The bee is a social insect that lives in a colony called hive. The beekeeper offers the bees a house called hive, in change of their honey. Bees play a fundamental role not only in the production of honey, royal jelly, propolis and wax, but also in terms of pollination. Beekeeping is defined by Italian law as an activity of national interest for the conservation of the natural environment, the ecosystem and agriculture in general. Inside the hive, life takes place on the honeycombs which are built entirely by bees with a substance that they secrete called wax. They are arranged vertically, parallel to each other and there is just far enough space to allow two bees to pass through. The honeycomb is made up of hundreds of hexagonal cells that serve to hold the eggs and larvae, the brood, which is placed in the central part of the honeycomb and the honey and pollen is in the upper and lateral areas.
A family of bees consists of at least 10,000 bees during the winter rest period, and 30,000 to 60,000 during the active period. The queen bee is the only fertile female. She differs from the other bees by her longer and bulkier abdomen (total length 18-20 mm) and she can live up to 4 or 5 years. Her job is to lay eggs. When the good season starts it can lay up to two thousand eggs in a day. It lays a fertilised egg in the normal-sized cells that will give life to a female bee, and an unfertilised egg in the larger cells from which a male bee will be born. The egg hatches after three days and a small larva is born, which is fed for the first three days with royal jelly and then with pollen and honey. Royal jelly is secreted by the hypopharyngeal and mandibular glands of the nurse bees. 21 days after the egg is laid, the young bee breaks the operculum with its mandibles to finally emerge from the cell.

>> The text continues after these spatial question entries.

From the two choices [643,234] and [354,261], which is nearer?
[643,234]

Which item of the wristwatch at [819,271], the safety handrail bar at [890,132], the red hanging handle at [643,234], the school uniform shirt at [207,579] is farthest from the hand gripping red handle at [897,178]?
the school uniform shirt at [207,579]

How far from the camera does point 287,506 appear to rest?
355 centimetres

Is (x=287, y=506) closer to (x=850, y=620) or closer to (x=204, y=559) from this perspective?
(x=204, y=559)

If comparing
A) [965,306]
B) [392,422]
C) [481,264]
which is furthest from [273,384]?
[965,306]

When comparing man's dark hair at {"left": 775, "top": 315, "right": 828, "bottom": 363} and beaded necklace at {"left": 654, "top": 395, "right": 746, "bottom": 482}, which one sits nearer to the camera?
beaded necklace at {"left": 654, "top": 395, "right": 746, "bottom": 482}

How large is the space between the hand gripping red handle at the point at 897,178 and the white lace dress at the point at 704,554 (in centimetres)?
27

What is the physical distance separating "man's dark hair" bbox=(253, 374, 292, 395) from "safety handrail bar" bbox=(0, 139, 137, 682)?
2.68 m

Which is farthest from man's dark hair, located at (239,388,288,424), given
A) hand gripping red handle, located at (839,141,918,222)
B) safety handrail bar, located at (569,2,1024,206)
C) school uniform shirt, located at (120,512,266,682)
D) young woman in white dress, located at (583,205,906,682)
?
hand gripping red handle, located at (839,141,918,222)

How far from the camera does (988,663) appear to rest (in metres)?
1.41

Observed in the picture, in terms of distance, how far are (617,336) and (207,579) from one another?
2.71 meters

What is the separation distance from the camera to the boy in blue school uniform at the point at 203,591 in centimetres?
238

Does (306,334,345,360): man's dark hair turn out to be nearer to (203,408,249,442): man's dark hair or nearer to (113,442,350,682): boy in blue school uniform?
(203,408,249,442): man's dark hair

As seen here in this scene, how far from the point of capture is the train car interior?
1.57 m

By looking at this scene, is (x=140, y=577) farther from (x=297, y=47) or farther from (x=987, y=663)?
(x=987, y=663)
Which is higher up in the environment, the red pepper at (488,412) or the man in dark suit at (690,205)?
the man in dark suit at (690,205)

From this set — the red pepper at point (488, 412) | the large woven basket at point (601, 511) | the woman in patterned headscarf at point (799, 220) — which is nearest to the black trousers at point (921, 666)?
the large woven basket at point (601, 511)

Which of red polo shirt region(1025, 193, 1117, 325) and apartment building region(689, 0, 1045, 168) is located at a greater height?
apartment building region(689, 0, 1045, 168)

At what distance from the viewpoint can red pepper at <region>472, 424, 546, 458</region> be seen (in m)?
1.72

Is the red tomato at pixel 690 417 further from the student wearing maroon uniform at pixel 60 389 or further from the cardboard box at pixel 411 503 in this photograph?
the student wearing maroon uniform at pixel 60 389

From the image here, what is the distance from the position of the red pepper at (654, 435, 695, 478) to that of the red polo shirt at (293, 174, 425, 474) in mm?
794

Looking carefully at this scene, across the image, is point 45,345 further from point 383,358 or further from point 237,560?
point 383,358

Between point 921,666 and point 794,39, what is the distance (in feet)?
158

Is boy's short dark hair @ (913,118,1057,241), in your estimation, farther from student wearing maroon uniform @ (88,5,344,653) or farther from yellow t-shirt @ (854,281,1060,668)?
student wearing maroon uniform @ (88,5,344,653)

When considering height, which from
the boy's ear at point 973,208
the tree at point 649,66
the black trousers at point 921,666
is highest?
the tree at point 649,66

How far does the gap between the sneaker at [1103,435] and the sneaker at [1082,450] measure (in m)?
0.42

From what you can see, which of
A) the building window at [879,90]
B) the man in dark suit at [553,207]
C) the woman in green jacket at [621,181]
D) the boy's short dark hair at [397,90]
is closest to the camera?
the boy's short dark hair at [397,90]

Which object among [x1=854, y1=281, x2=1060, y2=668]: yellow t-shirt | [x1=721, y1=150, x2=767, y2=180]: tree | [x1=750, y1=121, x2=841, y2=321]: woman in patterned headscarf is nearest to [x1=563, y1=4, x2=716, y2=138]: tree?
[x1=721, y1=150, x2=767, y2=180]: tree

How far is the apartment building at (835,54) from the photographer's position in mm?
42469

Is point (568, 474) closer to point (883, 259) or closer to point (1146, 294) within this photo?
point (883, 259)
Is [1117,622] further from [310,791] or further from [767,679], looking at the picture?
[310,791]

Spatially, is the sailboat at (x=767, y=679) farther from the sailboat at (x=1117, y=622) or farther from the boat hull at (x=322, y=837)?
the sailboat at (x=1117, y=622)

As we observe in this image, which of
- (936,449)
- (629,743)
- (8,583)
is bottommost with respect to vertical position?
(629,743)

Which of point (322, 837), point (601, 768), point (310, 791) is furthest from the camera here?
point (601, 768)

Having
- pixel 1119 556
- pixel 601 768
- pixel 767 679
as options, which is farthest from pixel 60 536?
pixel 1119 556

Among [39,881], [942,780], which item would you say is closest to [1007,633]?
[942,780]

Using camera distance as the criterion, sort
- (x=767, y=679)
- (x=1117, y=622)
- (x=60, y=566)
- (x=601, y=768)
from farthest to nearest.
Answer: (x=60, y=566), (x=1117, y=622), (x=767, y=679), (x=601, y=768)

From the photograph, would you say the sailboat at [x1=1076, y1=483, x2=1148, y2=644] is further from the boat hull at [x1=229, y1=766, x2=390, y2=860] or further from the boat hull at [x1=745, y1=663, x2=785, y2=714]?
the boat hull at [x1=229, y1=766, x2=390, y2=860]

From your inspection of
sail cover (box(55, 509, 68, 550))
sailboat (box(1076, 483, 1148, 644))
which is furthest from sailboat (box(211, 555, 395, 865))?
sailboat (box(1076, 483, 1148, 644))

The drone is the male bee, has no sting and it’s about 15 mm long. Its job is to fertilise the queen, and it lives about one season. The worker, instead, is a sterile female and it is about 12-13 mm long. In the hive we can count a few tens of thousands of them, they live about 40 days in Summer and then they survive the Winter during the bad season. Its body is extremely versatile, that’s the reason why it performs all the work necessary for the family throughout its entire life, from feeding the young larvae and the queen, to cleaning the cells, transforming nectar into honey, building the combs, and collecting everything that is necessary for the bee life in the hive such as water, nectar, pollen and propolis.
Nectar is “sucked” with the ligule from the flowers’ calyx to be then stored in the “honeycomb sac” and transported to the hive. Pollen is collected by the bee on the stamens, the male part of the flowers, using the mandibles and then packed and transported on the bristles of the hind legs called “baskets”. Worker bees also collect the sugary secretions produced by certain insect species, known as honeydew, while they collect resin and propolis from buds and they use them to seal every crevice in the hive.